BEGIN

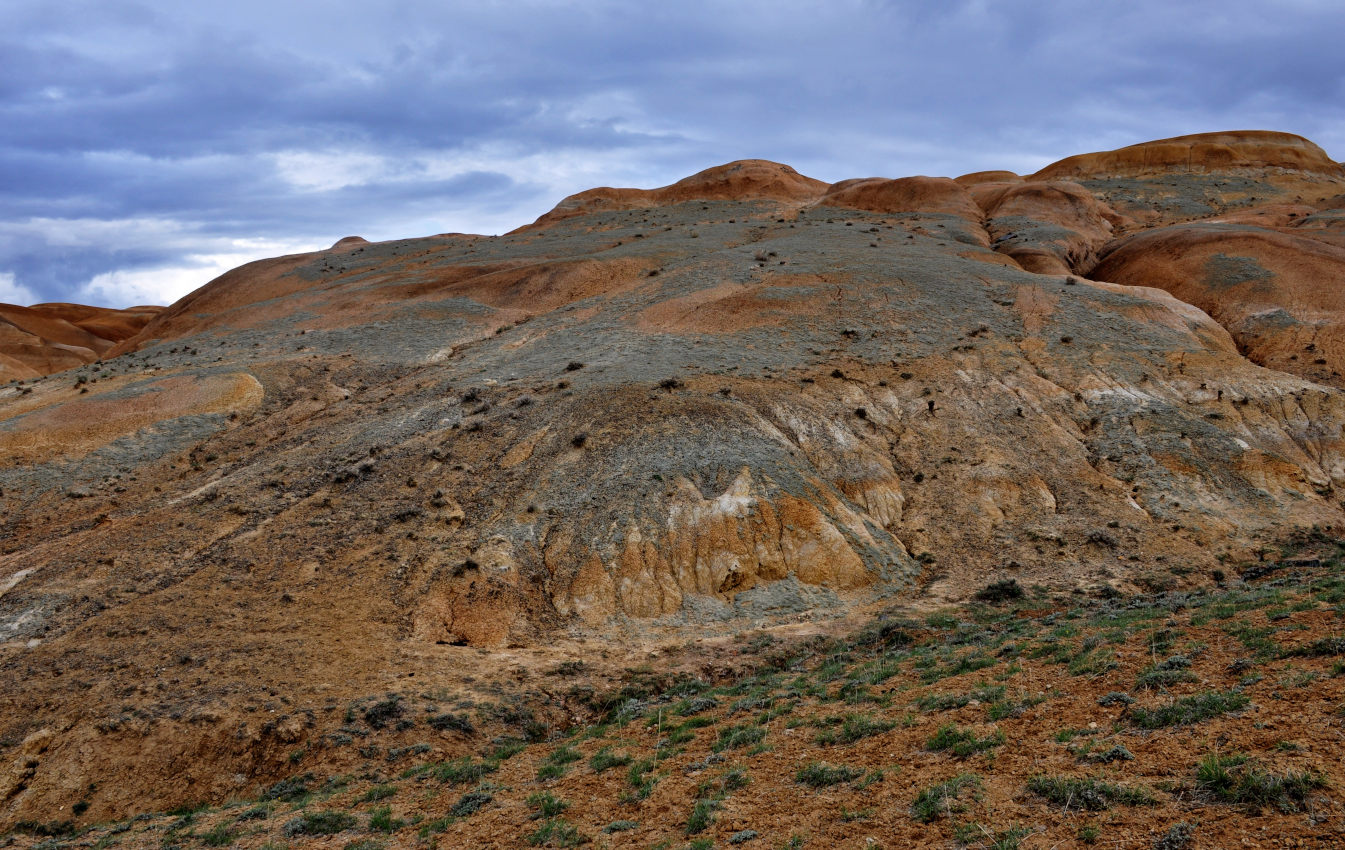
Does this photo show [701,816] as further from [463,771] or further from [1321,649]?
[1321,649]

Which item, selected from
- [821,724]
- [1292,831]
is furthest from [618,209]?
[1292,831]

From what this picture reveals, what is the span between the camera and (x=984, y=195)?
63.8 meters

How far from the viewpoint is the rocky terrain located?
48.3 feet

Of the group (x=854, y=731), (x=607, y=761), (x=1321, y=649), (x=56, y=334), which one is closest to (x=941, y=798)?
(x=854, y=731)

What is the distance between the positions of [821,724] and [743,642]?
638 centimetres

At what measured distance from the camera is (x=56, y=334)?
293 ft

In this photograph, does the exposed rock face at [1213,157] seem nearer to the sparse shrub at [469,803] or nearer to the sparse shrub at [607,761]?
the sparse shrub at [607,761]

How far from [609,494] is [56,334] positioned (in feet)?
320

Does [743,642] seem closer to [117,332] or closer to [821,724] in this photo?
[821,724]

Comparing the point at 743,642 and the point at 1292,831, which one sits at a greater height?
the point at 1292,831

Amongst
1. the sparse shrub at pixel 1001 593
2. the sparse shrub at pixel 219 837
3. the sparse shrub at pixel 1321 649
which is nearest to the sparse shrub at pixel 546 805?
the sparse shrub at pixel 219 837

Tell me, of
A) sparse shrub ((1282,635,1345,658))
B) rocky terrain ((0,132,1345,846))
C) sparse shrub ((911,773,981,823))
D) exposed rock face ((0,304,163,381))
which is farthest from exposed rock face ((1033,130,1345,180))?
exposed rock face ((0,304,163,381))

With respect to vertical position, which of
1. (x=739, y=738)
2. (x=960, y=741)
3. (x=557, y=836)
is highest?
(x=960, y=741)

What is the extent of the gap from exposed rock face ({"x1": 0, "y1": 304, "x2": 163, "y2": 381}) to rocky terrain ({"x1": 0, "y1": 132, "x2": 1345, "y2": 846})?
51.3m
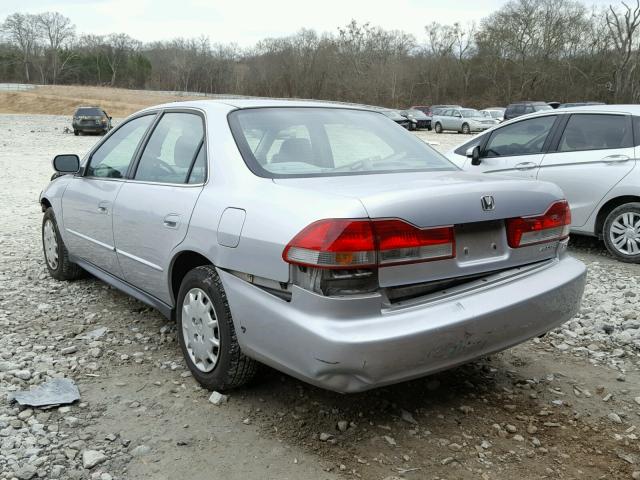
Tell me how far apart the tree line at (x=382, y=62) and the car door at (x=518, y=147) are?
207 feet

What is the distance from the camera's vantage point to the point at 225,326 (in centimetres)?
313

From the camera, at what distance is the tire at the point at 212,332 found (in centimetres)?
315

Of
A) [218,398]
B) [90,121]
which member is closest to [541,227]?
[218,398]

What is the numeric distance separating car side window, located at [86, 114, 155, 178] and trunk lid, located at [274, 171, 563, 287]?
1.74 m

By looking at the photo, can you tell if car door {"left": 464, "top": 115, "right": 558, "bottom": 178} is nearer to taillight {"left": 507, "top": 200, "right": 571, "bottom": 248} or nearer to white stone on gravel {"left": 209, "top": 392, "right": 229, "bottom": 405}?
taillight {"left": 507, "top": 200, "right": 571, "bottom": 248}

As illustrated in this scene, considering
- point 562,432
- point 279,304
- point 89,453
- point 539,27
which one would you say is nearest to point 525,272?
point 562,432

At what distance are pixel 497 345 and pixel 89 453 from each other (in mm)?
1988

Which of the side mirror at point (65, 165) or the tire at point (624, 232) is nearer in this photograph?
the side mirror at point (65, 165)

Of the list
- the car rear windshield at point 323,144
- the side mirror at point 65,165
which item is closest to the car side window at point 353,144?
the car rear windshield at point 323,144

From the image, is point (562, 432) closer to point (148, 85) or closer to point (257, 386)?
point (257, 386)

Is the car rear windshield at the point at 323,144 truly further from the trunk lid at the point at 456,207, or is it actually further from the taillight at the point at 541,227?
the taillight at the point at 541,227

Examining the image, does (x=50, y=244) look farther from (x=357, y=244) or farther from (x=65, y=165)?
(x=357, y=244)

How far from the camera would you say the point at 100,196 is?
4.43 metres

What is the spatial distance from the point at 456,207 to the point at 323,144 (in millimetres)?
1170
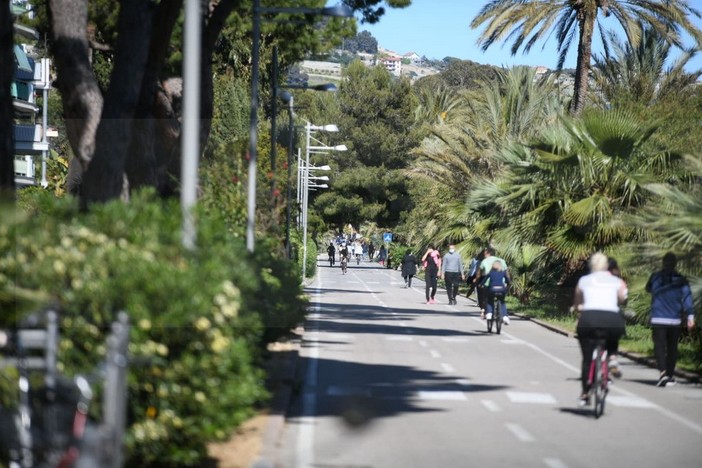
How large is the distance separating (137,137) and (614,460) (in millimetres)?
11171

END

→ Exercise objective
Leaving the pictures aside, transcribe the entire listing exactly.

→ In response
Does this photo show [701,816] as further from [463,771] or further from [1321,649]?
[1321,649]

Which item, selected from
- [821,724]
- [1292,831]
is furthest from [618,209]?
[1292,831]

From what this picture reveals, what is the span between the camera and (x=984, y=195)?
63.8 meters

How far from the viewpoint is the rocky terrain located?
48.3 feet

Of the group (x=854, y=731), (x=607, y=761), (x=1321, y=649), (x=56, y=334), which one is closest to (x=941, y=798)?
(x=854, y=731)

What is the distance between the positions of [821,724] and [743,642]?
638 centimetres

At what measured distance from the camera is (x=56, y=334)?
293 ft

In this photograph, does the exposed rock face at [1213,157] seem nearer to the sparse shrub at [469,803] or nearer to the sparse shrub at [607,761]?
the sparse shrub at [607,761]

How far from [609,494] is [56,334] positioned (in feet)?
320

Does [743,642] seem closer to [117,332] or closer to [821,724] in this photo?
[821,724]

Comparing the point at 743,642 and the point at 1292,831, which one sits at a greater height?
the point at 1292,831

Amongst
1. the sparse shrub at pixel 1001 593
2. the sparse shrub at pixel 219 837
3. the sparse shrub at pixel 1321 649
which is nearest to the sparse shrub at pixel 546 805?
the sparse shrub at pixel 219 837

Tell me, of
A) sparse shrub ((1282,635,1345,658))
B) rocky terrain ((0,132,1345,846))
C) sparse shrub ((911,773,981,823))
D) exposed rock face ((0,304,163,381))
which is farthest from exposed rock face ((1033,130,1345,180))?
exposed rock face ((0,304,163,381))

With respect to vertical position, which of
1. (x=739, y=738)
2. (x=960, y=741)
3. (x=557, y=836)
is highest?
(x=960, y=741)

What is the extent of the gap from exposed rock face ({"x1": 0, "y1": 304, "x2": 163, "y2": 381}) to rocky terrain ({"x1": 0, "y1": 132, "x2": 1345, "y2": 846})?
51.3m
Tell me how far apart the tree line at (x=382, y=62) and the car door at (x=518, y=147) are?
207 feet

What is the distance from the camera's vantage point to the point at 225,326 (in centimetres)?
313

From the camera, at what distance is the tire at the point at 212,332 found (in centimetres)?
315

Of
A) [218,398]
B) [90,121]
which member is closest to [541,227]?
[218,398]

What is the numeric distance separating car side window, located at [86, 114, 155, 178] and trunk lid, located at [274, 171, 563, 287]?
1.74 m

By looking at the photo, can you tell if car door {"left": 464, "top": 115, "right": 558, "bottom": 178} is nearer to taillight {"left": 507, "top": 200, "right": 571, "bottom": 248} or nearer to white stone on gravel {"left": 209, "top": 392, "right": 229, "bottom": 405}?
taillight {"left": 507, "top": 200, "right": 571, "bottom": 248}

As illustrated in this scene, considering
- point 562,432
- point 279,304
- point 89,453
- point 539,27
which one would you say is nearest to point 525,272?
point 562,432

At what distance are pixel 497 345 and pixel 89 453 from each other (in mm)?
1988

Which of the side mirror at point (65, 165) or the tire at point (624, 232) is nearer in this photograph?
the side mirror at point (65, 165)

Of the list
- the car rear windshield at point 323,144
- the side mirror at point 65,165
which item is closest to the car side window at point 353,144?
the car rear windshield at point 323,144

From the image, is point (562, 432) closer to point (148, 85) or closer to point (257, 386)?
point (257, 386)

Is the car rear windshield at the point at 323,144 truly further from the trunk lid at the point at 456,207, or is it actually further from the taillight at the point at 541,227?
the taillight at the point at 541,227

Examining the image, does (x=50, y=244) look farther from (x=357, y=244) or farther from (x=65, y=165)?
(x=357, y=244)

How far from the camera would you say the point at 100,196 is?
4.43 metres

What is the spatial distance from the point at 456,207 to the point at 323,144 (in millimetres)?
1170
How large is the distance separating (137,137) and (614,460) (in millimetres)?
11171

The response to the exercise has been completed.